Onun için Kur’an da burada bunun gibidir. Eğer ahirete müteallik niyetiyle okuyorsan, ne mutlu sana. Yok, ölüleri sevindireyim de paralar alayım diye okuyorsan, ne yazık sana!
İkincisi; ve’r-rahimu.
Şefaatçinin ikincisi rahimdir. Yani akraba-ı taallukat arasında sıla-i rahim dediğimiz; babalar, dedeler, nineler, amcalar, dayılar, teyzeler, halalar ve bunların ikinci kuşak çocukları… Bunlarla irtibatı kesmemek, bunların ziyaretlerine gitmek, ziyaret olunamıyorsa mektuplarla bunların hatırlarını sormak.
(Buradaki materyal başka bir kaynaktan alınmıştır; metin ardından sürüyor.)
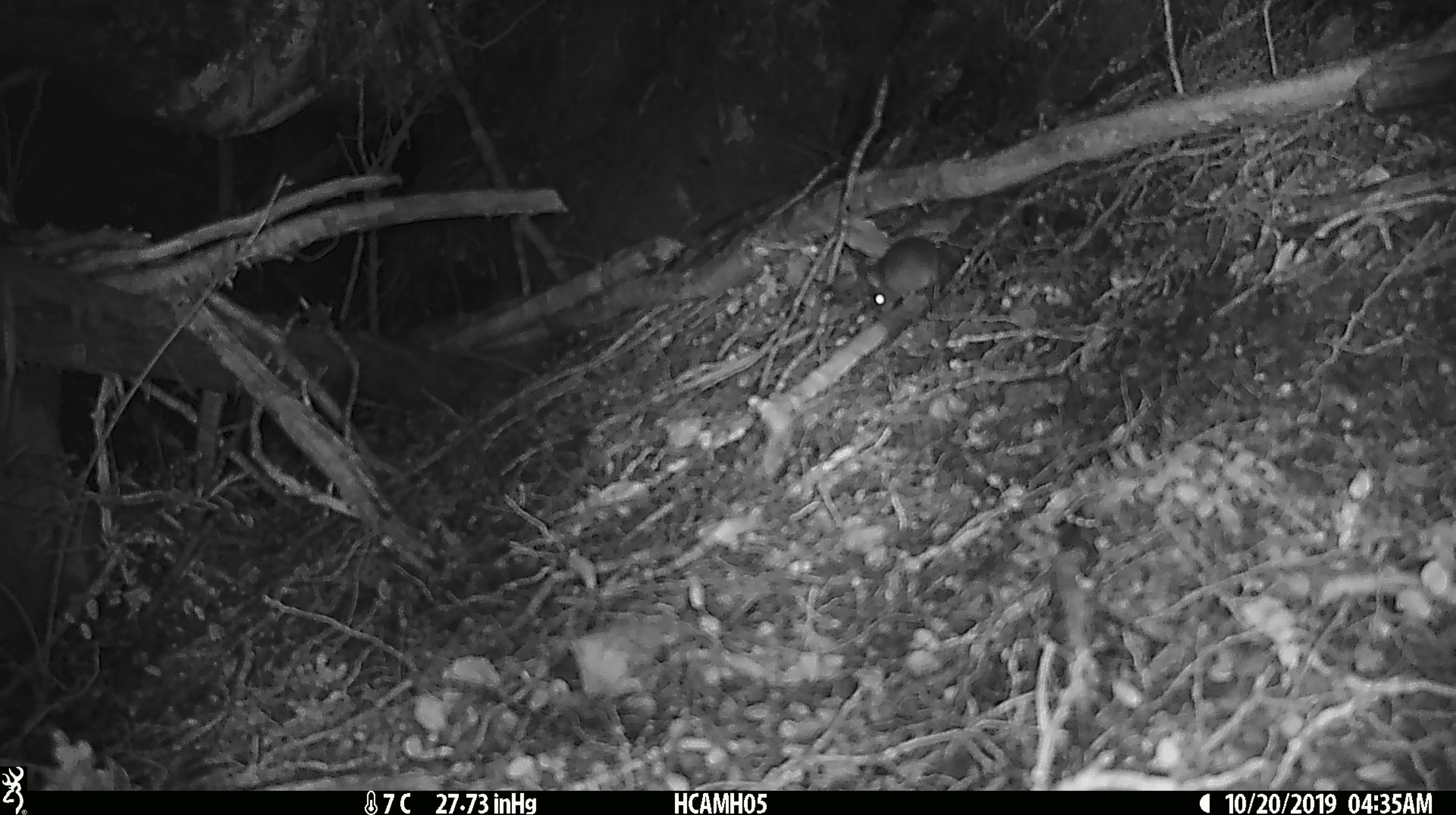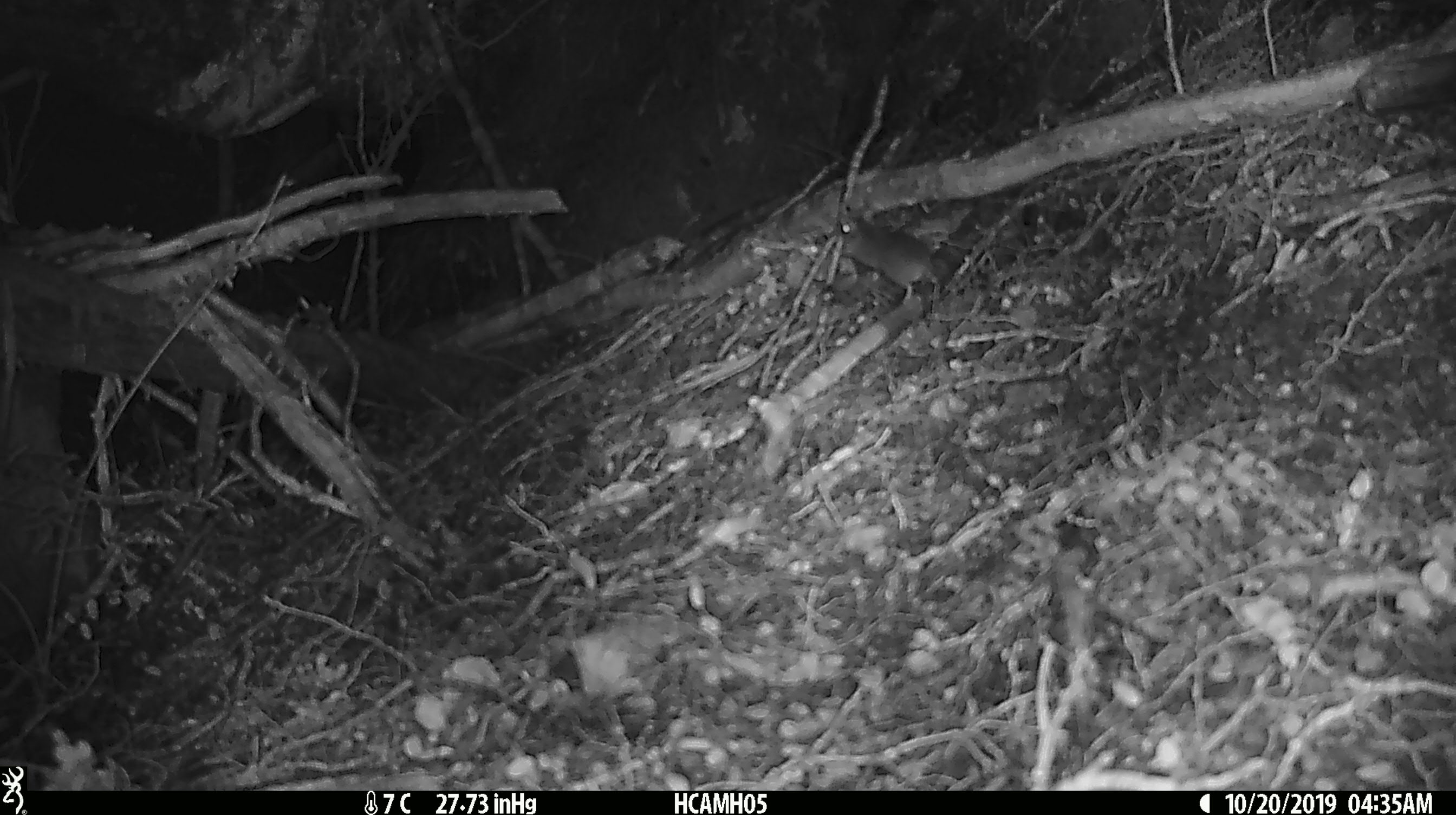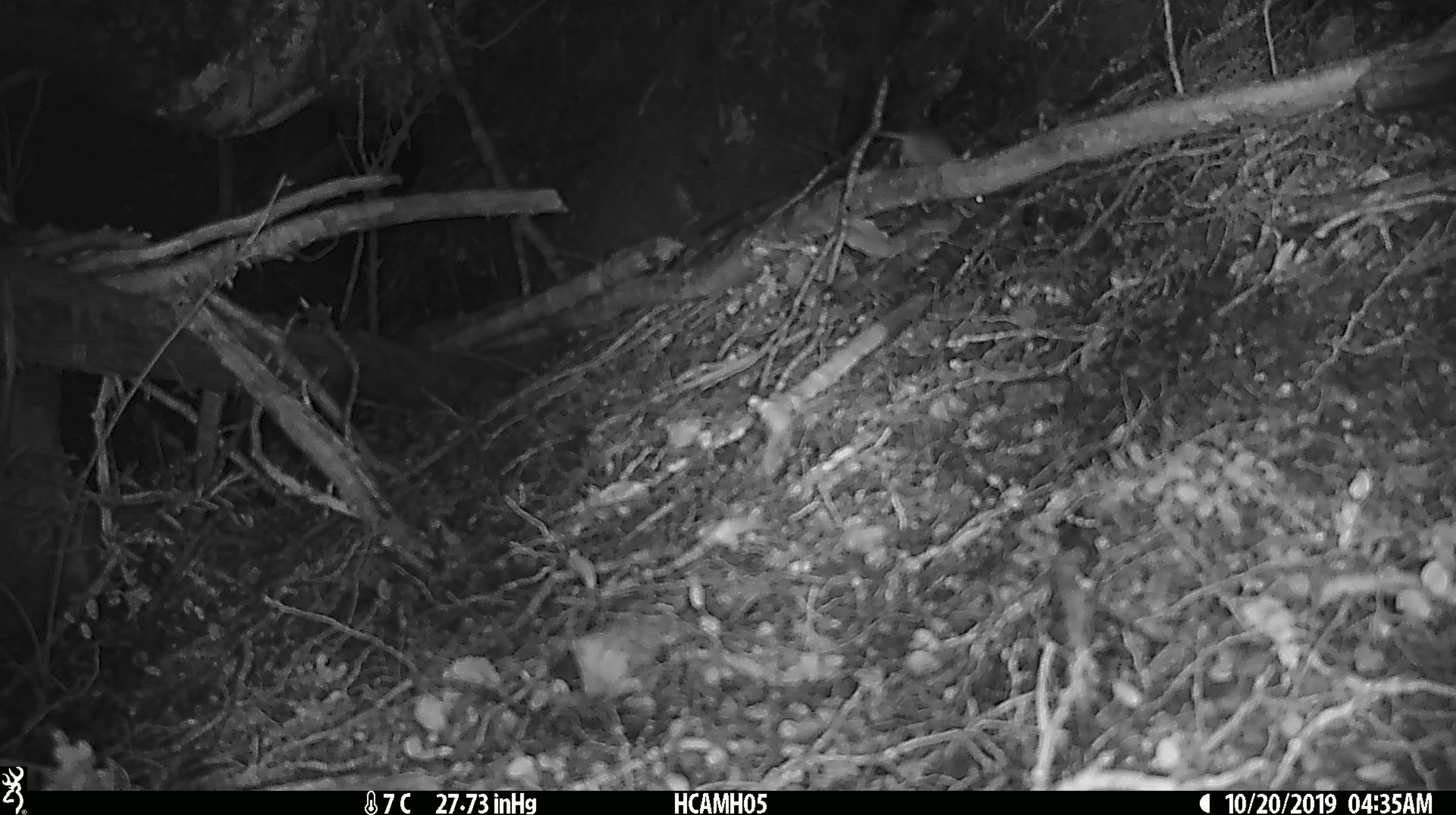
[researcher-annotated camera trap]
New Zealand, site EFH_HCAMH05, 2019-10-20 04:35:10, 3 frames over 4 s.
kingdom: Animalia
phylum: Chordata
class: Mammalia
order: Rodentia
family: Muridae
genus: Mus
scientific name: Mus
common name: mouse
Yardıma muhtaçlarsa yardımlarına koşmak. Bu sıla-i rahim tâbir olunur ki bu da bu rahim; “Bu adam bu vazifeleri yaptı.” diyerek kendisine şefaatçi olacak.
Üçüncüsü Ve’l-emânetü.
Emanet de şefaatçi ama emanet mevhumu ortada bir şey.
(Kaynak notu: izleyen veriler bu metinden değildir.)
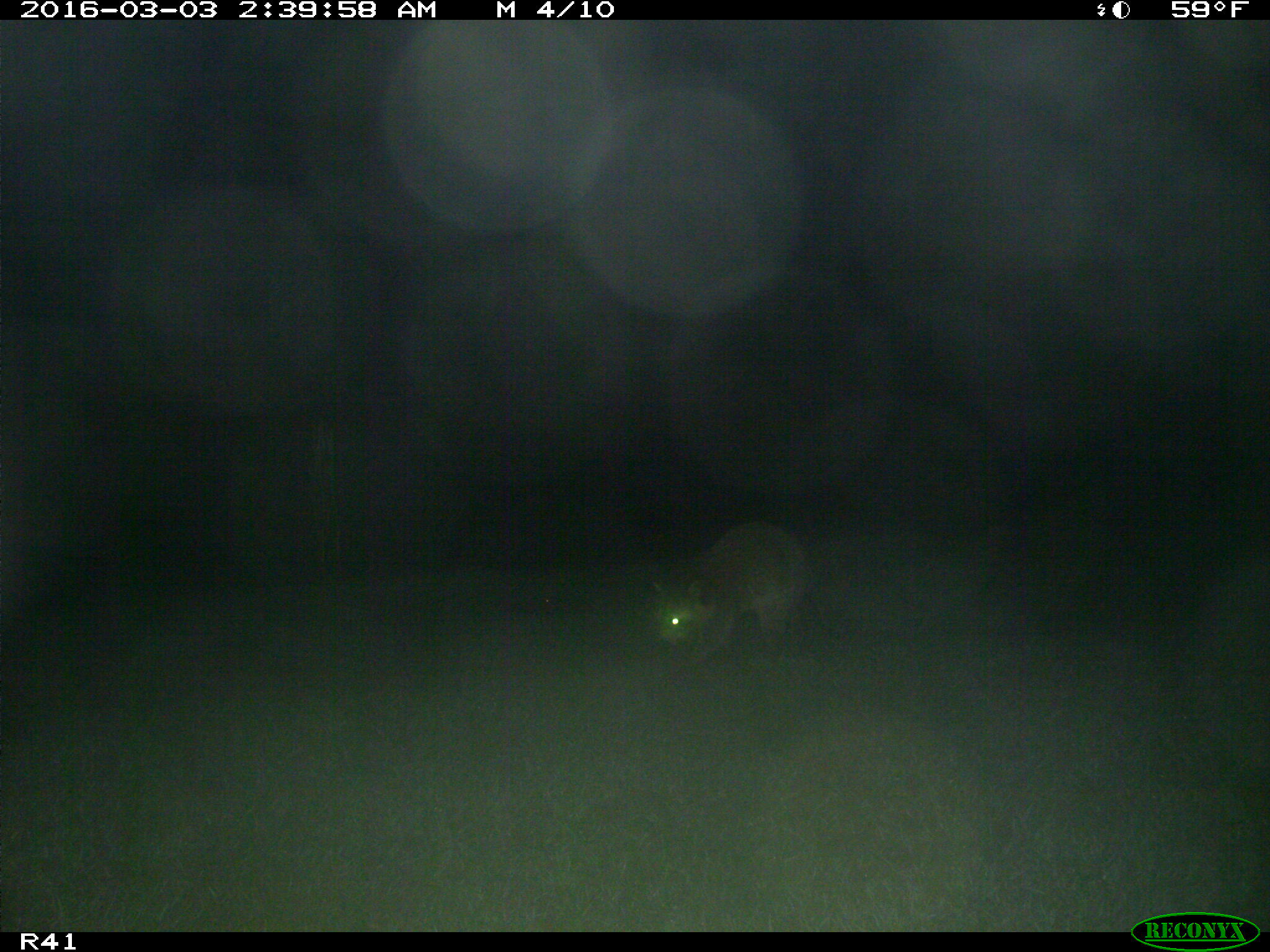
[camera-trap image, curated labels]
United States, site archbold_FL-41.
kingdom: Animalia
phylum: Chordata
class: Mammalia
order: Carnivora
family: Procyonidae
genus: Procyon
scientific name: Procyon lotor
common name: common raccoon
Emanet hakkında ayet-i kerimede, estaizü bi’llâh:
İnnâ aradna’l-emânete ale’s-semâvâti ve’l-ardı ve’l-cibâli feebeyne en yahmilnehâ ve eşfakne minhâ ve hamelehe’l-insân, innehû kâne zalûmen cehûlâ.
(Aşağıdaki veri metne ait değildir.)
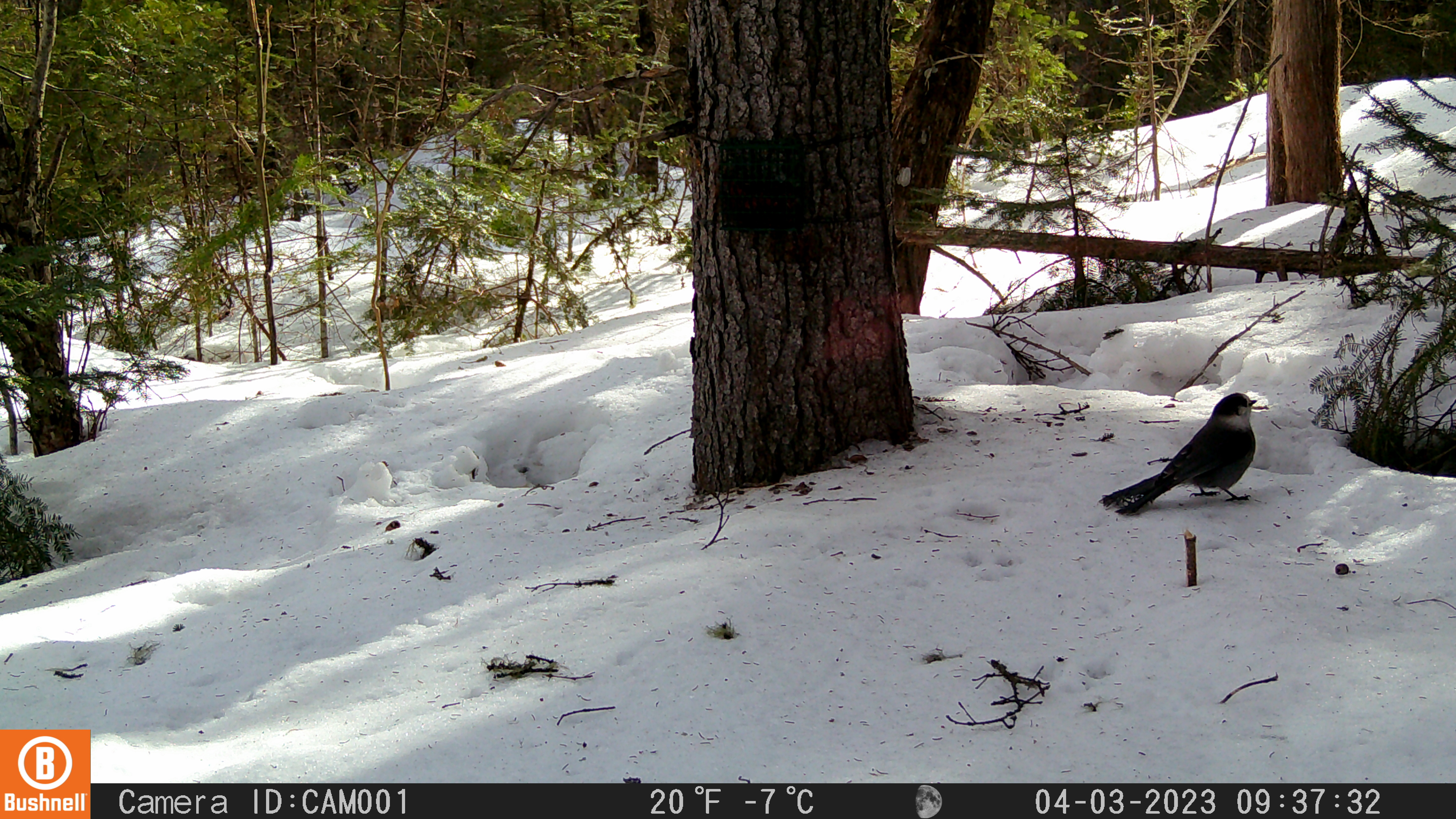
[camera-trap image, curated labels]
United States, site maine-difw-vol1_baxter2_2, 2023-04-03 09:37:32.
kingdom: Animalia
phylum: Chordata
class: Aves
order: Passeriformes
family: Corvidae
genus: Perisoreus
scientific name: Perisoreus canadensis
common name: canada jay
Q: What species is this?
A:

Bu emanet öyle bir şey ki; din emanettir, Kur’an emanettir demişler, sıhhat emanettir demişler, camiler, memleket emanettir demişler. Bize dedelerimizden nasıl geldiyse emaneten bizden de öylece gidecek. Çoluk çocuk, o da emanettir. Hepsi. Mal mülk, o da emanettir. Bunları hak yolunda, Allah yolunda kullanabildiğimiz takdirde bunlar bize şefaatçi olacaklar. Yok bunları Allah yolunda hak rızasında kullanamayıp da bunlarla dünya menfaatlerine ömrümüzü çürütürsek, o zaman bunlar da bizim hakkımızda şikayetçi olurlar.
Emanet o kadar mühim bir şey ki Cenâb-ı Hak evvela bunu semâvatlara arz etmiş. Demiş ki göklere;
“Böyle bir emanetim var alın.”
Hepsi;
“Aman yâ Rabbi, biz onu taşıyamayız.” demişler.
Yere demiş:
“Al bu emaneti!”
“Aman yâ Rabbi! Ben yapamam.” demiş.
Dağlara vermiş:
“Alın bu emaneti!”
“Yapamayız, aman yâ Rabbi!” özür dilemişler. En nihayet insana gelmiş:
“Ne var?” demiş.
“Yaparsan cennet, yapamazsan cehennem.”
“Yaparım inşallah.” demiş kabul etmiş.
Emaneti biz kabul etmişiz.
Emanet ne?
İşte Kur’an, içindeki ahkam, hepsi bize emanet! Bunları hüsn ü idare edebilirsek; din, iman, namaz, niyaz, hepsi bunların içerisinde, ne mutlu bize. Yapamazsak, o zaman da ne yazık bize.
Dördüncüsü; ve nebiyyüküm.
Peygamberimiz sallalahu aleyhi vessellemin kendisidir. O da bizim şefaatçimiz.
Ne zaman şefaatçimiz? Onun ümmeti olduğumuz taktirde, ümmetliğimizi ona tasdik ettirebildiğimiz takdirde. Peygamber şefaat eder ama, ümmetine… Öyle ümmet ki,
Kul in küntüm tuhibbûna’llâhe fe’ttebiûnî yuhbibkümü’llâhu ve yağfir leküm zünûbeküm. Peygamber sallallahualeyhi vessellem’e tam mânâsı ile uyan bir ümmet. Ona uymadıkça, ümmetlik davasında iddiamız noksan.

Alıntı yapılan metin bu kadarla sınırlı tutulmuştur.